Universal Pictures optioned the rights to the book, How Starbucks Saved My Life: A Son of Privilege Learns to Live Like Everyone Else, written by a former high-powered advertising executive who'd been fired at the age of 53 and replaced by someone younger. He's now 67 and claims to be happier these days makng lattes and cleaning toilets at Starbucks. The story sounds credible except for the toilet-cleaning. There's no evidence that anyone employed by Starbucks cleans. After a few small, skim lattes, disgusted by the mounds of napkins on the floor and torn Splenda envelopes on the tables, I bought my own espresso machine.
This is a book I could have written. Okay, so the writer/latte maker is the son of well known New Yorker writer Brendan Gill, which adds to his cache, but I, too, outlived my career as a highly paid TV writer in Hollywood and my fall has been even more dramatic. Mike, as he's now known, is getting $10.50 an hour plus health benefits; I rely on Medicare and earn nothing from my blog, for cleaning bathrooms or making cappuccino. Inspired by his resourcefulness, I just put tip cups in our bathrooms and on the kitchen counter.

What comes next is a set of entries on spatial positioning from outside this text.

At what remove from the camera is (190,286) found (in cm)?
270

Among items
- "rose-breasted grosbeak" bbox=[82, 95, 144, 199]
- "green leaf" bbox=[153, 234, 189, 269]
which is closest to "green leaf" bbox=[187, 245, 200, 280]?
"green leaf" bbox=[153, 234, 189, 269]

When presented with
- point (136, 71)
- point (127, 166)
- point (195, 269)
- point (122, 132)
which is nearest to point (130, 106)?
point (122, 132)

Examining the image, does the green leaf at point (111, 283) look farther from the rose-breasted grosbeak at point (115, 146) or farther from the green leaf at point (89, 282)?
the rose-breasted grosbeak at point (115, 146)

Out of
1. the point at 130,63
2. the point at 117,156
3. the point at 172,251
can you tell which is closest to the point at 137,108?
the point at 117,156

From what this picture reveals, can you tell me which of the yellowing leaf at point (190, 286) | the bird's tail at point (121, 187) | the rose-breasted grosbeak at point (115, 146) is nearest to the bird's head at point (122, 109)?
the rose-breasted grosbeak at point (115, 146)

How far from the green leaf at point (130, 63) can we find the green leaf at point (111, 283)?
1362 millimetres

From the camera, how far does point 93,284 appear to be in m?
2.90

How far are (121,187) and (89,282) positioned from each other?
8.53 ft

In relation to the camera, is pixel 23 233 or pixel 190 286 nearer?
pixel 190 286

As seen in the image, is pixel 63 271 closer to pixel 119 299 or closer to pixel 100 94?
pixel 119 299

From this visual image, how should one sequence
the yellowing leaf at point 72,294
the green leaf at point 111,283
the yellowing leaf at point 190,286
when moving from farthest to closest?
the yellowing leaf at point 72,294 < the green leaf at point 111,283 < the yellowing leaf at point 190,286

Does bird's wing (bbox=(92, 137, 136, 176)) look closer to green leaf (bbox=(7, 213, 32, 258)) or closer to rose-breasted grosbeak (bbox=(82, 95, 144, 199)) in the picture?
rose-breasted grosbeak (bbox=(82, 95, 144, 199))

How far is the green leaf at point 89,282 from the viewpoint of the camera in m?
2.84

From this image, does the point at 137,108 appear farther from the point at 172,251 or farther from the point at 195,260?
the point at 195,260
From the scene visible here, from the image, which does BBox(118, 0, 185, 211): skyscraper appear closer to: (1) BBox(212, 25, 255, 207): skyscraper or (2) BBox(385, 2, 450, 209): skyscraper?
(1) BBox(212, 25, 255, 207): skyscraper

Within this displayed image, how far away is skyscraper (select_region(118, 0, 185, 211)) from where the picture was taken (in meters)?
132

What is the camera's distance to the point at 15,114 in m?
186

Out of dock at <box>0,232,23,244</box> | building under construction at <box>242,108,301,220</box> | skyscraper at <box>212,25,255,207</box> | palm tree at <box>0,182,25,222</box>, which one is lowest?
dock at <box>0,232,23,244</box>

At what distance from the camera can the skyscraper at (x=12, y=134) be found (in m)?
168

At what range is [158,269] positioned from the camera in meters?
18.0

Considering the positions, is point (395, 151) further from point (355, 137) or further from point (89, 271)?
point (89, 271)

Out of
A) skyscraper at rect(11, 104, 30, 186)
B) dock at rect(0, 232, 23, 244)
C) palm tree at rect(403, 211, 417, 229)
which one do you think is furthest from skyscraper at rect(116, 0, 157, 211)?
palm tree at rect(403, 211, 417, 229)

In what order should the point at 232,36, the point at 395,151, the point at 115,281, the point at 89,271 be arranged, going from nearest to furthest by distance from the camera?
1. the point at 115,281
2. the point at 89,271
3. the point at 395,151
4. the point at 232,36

Universal Pictures was, no doubt, intrigued both by the upbeat attitude of someone who’s made lemonade from lemons as well as the personal saga, which includes a divorce and brain tumor. Having been single until the age of 38, I, too, had enough low points to fill a feature-length film. My series of miserable blind dates would have to be compressed to create room for the ruptured appendix I had while ski bumming in Vermont that led to peritonitis, putting me at risk of dying. Worth noting for the purposes of a movie is the setting would provide exciting cinematic ski sequences. Also, I have a tape of the surgery that was performed to open my Fallopian tubes, something I've never seen in a movie, making it potentially ground-breaking, something that could lead to an HBO series. The rest of my medical history -- psoriasis and an overactive bladder -- is less interesting visually.
Everyone, I know, has a sense of grandiosity and mistakenly believes there's a movie in their life. But now I see in my case, it's true.